What is needed
Count how many lines below include the string "over", and give that number without anything else.

Source data
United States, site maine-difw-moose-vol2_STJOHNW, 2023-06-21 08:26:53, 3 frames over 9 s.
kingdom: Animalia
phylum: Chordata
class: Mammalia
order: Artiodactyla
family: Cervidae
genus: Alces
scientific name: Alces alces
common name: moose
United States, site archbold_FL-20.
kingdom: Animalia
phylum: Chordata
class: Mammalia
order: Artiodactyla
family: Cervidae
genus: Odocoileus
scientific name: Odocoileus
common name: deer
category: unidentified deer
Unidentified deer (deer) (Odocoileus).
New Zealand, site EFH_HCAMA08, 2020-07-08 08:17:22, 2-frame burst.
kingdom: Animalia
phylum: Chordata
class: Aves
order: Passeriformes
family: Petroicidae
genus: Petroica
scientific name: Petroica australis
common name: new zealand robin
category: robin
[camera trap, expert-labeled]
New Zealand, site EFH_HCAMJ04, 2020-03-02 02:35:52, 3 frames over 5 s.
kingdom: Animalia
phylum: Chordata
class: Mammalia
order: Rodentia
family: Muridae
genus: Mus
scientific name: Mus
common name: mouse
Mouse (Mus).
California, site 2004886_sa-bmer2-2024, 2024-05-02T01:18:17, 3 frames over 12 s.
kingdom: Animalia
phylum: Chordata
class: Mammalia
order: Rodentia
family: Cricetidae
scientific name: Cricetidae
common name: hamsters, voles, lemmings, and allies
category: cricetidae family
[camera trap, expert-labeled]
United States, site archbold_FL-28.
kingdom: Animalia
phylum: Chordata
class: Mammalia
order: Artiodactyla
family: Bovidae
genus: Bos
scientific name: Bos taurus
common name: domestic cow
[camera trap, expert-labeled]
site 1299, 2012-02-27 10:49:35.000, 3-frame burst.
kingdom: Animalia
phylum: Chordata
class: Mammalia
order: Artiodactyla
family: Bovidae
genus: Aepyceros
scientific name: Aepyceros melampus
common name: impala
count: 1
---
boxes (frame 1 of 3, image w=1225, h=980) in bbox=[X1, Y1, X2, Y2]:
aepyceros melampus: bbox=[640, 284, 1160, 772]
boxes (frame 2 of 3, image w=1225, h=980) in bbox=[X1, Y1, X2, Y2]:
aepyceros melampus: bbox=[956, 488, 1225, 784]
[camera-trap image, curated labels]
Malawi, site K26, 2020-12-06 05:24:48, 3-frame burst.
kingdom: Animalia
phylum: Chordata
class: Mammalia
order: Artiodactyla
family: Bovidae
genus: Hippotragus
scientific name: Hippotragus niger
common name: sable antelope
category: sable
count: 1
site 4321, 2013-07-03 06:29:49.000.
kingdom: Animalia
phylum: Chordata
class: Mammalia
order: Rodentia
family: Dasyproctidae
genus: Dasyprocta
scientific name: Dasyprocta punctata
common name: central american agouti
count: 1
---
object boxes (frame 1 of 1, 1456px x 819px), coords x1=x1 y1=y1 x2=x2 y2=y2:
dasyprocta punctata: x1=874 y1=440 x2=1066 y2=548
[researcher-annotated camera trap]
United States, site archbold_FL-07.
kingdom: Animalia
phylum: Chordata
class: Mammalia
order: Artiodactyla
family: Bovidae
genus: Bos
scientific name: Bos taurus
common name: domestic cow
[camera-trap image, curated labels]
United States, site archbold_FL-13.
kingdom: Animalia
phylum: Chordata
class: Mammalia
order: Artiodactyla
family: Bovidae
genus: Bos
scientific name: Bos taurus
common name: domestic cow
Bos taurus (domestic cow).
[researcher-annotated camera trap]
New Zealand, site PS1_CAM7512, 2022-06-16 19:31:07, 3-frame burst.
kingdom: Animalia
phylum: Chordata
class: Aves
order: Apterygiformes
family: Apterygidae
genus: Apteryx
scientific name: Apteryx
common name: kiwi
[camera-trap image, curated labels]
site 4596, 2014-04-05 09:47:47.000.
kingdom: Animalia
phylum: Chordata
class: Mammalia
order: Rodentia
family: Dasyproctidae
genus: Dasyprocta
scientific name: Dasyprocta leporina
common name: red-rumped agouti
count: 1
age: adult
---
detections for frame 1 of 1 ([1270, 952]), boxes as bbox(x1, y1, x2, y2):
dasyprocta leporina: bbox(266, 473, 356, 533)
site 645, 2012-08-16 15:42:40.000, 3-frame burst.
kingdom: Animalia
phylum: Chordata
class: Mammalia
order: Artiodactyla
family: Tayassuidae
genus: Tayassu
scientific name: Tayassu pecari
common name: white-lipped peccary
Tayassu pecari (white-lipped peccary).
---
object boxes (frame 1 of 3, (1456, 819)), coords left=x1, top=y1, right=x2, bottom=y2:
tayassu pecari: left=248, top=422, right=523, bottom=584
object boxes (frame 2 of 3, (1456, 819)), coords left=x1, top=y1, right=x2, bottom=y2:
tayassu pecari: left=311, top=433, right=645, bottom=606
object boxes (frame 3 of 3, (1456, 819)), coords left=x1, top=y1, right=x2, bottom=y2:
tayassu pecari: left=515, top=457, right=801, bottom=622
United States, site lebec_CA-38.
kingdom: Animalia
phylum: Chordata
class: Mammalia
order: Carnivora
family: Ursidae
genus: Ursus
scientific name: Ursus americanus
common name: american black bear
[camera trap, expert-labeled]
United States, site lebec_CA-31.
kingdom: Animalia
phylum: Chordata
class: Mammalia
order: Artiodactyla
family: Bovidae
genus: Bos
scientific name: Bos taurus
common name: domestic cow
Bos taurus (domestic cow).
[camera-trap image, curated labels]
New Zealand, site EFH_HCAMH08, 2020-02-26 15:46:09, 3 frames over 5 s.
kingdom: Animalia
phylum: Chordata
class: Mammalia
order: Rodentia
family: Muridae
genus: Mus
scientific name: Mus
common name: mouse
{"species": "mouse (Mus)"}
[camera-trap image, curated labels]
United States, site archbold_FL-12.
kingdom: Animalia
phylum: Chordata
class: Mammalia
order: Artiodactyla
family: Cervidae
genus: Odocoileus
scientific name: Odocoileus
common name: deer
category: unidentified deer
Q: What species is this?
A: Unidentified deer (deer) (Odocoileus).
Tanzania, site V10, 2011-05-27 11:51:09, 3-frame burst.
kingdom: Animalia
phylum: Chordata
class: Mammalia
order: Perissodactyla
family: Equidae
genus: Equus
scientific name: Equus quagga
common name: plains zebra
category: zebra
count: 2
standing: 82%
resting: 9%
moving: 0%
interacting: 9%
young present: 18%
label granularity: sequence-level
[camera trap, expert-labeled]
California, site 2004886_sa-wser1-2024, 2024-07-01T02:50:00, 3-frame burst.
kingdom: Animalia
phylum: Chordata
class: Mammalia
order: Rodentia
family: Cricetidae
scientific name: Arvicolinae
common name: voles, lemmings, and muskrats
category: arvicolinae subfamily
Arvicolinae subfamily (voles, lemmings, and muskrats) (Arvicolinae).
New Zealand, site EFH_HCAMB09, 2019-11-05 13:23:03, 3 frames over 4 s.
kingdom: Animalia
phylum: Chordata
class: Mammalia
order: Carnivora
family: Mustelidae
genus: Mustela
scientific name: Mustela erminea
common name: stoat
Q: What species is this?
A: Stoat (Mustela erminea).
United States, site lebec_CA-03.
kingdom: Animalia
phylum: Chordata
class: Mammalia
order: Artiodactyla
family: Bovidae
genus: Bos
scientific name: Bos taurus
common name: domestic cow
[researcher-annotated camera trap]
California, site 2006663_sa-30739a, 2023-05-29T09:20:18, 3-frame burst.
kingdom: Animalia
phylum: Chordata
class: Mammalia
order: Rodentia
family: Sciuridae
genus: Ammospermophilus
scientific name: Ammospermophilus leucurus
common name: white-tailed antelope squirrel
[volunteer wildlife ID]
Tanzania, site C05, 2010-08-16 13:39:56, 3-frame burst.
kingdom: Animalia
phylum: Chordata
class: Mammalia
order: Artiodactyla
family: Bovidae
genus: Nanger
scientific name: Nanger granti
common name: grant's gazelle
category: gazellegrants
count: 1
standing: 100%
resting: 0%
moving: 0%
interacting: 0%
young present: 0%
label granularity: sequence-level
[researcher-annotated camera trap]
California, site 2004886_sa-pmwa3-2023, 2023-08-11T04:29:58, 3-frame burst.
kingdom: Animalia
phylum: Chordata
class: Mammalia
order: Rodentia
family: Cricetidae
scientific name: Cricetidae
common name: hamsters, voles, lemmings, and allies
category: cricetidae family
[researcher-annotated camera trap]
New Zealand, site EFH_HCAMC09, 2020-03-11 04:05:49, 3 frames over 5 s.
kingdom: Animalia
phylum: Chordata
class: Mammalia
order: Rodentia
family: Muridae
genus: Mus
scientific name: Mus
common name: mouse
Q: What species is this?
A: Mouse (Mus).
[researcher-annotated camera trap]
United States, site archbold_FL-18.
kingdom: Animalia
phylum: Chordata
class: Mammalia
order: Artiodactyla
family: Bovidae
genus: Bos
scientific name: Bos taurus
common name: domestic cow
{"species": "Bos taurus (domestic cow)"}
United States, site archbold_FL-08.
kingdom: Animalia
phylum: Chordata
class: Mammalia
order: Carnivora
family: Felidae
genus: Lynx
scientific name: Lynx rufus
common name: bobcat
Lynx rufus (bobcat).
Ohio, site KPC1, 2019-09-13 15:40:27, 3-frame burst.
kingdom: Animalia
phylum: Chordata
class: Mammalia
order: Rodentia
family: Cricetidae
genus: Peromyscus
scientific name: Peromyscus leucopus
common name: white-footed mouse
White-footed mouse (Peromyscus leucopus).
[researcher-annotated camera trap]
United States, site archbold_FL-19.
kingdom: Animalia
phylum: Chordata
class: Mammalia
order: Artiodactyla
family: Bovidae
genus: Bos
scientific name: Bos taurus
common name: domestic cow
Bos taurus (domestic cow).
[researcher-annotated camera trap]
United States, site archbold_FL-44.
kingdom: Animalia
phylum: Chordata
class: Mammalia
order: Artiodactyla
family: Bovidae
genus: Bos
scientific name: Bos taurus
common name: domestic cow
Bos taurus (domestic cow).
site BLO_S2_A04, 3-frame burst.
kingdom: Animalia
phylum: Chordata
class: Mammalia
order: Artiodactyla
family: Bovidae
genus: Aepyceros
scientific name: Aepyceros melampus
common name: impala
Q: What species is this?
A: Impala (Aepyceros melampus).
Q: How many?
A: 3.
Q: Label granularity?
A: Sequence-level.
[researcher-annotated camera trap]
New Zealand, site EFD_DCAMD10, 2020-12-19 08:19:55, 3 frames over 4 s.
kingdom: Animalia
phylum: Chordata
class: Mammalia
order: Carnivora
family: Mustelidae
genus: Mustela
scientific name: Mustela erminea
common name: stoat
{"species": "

Solved problem
7